# Code for Samsung UN60EH6000



## anon1000 (Jan 31, 2013)

Have the Genie and 65 series remote. I could not find Samsung UN60EH6000 on the remote list and could not get the most common codes to work either. 

Any suggestions as to the code or how to do it?


----------



## RAD (Aug 5, 2002)

Try checking at http://www.directv.com/DTVAPP/content/remote_codes


----------



## jimmie57 (Jun 26, 2010)

If your remote is the RC65X or RC65RX model you can follow the on screen instructions and when you get to the model number choose "I don't know" and it will automatically search for a code.
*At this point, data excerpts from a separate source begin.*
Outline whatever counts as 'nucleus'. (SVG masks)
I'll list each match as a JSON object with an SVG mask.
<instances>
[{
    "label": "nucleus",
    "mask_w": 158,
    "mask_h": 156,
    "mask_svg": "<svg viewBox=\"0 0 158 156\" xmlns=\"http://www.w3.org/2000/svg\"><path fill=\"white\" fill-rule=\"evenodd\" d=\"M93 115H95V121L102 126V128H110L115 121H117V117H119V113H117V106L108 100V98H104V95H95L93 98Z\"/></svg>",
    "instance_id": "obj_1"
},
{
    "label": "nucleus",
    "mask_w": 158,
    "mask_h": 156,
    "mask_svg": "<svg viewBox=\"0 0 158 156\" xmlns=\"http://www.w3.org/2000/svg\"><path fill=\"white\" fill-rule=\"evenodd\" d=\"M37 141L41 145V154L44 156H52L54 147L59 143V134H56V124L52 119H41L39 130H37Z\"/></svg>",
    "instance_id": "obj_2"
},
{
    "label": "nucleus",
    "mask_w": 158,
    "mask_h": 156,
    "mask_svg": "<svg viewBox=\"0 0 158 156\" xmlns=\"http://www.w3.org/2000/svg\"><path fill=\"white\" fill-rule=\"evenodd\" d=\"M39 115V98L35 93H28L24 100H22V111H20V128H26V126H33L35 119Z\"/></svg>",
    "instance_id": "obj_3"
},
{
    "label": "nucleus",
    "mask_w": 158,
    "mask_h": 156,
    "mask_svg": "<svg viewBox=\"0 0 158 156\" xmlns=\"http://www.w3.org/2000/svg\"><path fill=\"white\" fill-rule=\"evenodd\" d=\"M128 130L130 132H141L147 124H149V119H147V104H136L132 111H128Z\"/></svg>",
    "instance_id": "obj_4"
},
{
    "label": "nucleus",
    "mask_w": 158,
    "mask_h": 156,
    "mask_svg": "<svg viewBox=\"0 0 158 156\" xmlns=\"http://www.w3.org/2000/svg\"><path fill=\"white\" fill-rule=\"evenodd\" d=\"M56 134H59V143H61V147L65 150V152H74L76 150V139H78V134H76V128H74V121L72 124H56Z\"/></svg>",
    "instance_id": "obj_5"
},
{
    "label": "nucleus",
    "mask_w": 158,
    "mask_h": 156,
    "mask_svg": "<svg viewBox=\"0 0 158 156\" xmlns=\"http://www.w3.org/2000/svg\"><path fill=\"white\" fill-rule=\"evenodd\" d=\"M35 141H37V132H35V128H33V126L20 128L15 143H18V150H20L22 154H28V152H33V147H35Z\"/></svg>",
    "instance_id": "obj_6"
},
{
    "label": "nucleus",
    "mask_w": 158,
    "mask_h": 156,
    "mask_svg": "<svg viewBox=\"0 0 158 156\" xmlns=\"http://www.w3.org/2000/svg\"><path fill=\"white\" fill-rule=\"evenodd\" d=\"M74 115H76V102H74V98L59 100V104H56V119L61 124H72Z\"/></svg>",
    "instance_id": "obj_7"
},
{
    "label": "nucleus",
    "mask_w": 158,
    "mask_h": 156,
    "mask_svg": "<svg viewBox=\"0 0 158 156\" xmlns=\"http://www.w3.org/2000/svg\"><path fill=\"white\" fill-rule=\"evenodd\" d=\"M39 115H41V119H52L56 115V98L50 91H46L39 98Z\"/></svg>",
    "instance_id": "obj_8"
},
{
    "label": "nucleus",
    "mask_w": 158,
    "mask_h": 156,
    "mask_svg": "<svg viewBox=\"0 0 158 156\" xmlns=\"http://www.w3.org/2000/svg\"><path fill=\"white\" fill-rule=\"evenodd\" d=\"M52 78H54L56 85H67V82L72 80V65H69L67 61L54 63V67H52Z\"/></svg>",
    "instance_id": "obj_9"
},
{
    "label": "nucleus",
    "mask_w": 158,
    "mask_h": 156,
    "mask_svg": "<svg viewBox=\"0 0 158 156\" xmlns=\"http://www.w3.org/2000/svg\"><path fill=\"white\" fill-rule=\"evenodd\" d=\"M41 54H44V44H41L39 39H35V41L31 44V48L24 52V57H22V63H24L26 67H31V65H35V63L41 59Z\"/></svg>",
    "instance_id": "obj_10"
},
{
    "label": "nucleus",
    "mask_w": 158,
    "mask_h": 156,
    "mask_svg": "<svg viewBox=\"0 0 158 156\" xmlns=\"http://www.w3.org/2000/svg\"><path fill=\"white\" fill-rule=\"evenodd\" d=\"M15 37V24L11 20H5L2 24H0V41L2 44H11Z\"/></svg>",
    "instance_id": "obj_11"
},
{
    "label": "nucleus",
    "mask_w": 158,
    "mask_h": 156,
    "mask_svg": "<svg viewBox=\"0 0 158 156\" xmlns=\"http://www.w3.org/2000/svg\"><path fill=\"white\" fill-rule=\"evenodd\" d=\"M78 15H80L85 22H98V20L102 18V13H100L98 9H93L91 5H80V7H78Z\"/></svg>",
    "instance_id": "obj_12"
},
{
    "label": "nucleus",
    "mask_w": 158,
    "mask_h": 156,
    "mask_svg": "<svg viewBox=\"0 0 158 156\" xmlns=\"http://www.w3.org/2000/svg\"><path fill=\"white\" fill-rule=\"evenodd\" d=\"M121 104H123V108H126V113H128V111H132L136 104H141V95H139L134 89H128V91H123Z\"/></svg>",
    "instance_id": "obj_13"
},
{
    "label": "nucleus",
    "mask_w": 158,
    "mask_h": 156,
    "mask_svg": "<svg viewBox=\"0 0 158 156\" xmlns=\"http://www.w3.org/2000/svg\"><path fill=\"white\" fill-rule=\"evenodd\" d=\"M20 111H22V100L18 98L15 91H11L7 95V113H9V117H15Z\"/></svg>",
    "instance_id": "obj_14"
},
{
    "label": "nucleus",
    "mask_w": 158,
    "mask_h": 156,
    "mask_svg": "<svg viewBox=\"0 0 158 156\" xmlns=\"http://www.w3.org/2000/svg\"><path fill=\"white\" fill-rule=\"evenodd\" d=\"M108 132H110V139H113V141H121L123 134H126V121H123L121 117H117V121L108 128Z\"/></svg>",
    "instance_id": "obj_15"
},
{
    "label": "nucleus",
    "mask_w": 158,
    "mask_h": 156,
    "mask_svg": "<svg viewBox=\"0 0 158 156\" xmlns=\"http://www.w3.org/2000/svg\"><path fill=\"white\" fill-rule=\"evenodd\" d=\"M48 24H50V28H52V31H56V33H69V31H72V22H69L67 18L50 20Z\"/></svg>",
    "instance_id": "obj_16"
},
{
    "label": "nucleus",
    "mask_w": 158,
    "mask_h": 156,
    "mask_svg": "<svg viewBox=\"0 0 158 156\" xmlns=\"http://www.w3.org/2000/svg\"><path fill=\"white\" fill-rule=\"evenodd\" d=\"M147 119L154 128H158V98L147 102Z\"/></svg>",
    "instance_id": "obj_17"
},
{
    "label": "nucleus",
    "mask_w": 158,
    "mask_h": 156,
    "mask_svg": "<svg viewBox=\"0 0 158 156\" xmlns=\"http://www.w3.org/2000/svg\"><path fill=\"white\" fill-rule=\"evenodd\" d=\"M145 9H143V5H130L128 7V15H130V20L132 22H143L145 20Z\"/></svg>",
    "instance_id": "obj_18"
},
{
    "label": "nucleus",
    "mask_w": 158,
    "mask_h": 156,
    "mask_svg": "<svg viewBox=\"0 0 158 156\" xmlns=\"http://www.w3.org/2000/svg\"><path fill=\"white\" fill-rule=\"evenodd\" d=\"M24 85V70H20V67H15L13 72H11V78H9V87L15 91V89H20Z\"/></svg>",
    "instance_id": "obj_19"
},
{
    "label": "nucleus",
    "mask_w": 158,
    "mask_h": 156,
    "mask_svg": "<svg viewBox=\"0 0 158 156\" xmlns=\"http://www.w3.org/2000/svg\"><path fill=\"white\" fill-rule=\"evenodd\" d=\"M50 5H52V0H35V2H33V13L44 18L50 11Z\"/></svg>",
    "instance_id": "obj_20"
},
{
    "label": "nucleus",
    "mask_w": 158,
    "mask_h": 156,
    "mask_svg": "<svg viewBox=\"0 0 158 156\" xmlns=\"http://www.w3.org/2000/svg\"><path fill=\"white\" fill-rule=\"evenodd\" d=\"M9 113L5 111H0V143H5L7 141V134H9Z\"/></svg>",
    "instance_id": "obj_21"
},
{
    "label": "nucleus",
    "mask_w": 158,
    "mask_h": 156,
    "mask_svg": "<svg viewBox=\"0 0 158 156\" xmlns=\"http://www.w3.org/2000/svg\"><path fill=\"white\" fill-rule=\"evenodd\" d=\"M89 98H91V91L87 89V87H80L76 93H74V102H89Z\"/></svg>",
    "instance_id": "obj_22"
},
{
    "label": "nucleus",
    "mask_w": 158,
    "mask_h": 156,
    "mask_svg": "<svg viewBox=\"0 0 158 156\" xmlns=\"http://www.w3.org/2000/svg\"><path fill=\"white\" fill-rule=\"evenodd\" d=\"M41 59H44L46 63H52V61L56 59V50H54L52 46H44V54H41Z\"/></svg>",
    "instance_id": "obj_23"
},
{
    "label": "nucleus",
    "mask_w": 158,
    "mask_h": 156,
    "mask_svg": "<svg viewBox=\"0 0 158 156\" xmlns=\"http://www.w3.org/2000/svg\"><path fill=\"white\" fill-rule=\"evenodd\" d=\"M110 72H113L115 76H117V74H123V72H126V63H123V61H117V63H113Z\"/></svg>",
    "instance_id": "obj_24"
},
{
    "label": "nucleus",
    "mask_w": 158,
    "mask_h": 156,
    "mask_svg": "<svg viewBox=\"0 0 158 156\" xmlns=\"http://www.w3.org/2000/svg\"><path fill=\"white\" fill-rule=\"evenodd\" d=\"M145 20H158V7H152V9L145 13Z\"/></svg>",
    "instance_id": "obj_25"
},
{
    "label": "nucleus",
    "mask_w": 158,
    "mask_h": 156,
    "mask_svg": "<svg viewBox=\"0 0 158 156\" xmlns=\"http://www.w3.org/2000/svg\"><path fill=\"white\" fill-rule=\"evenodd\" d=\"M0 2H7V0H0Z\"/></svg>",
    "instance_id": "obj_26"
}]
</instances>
It has to have the "X" after the 65 in the model number.


----------



## anon1000 (Jan 31, 2013)

so, I tried the most common codes for Samsung per directv website, they do not work. Remote is the 65RX

Weird thing is that when I go to the client C31 and start going through Samsung models, the one that I need shows up on the C31, but it won't show up on the server and that is where the new Samsung is connected to. 

The auto discovery says trying 1 out of 57 codes, and then just fails right away and tell to call directv. I got the C31 tvs working fine, an older Samsung and a Pioneer TV.

Pretty strange. Can anybody see Samsung UN60EH6000 on their Genie remote list? Mine says there are 5000 samsung models, and I do not see any of the new tvs on that list..


----------



## samrs (May 30, 2004)

All Samsungs respond to 10812.


----------



## anon1000 (Jan 31, 2013)

Thats the one I tried, 10812. It fails. but Hitting menu button is bringing the tv menu up, but volume and power buttons display not allowed error on screen. So, sort of responds, but does not work. I will try all the samdung codes to see if i get one to work with volume. It is just strange that it does bot even show the samsung new line up tvs as choices..anythig newer than 2011


----------



## jimmie57 (Jun 26, 2010)

If you get one that will turn the TV OFF, use it and then program in 993 and the Select button. This should make the volume and the mute work with the slider in the DTV spot.


----------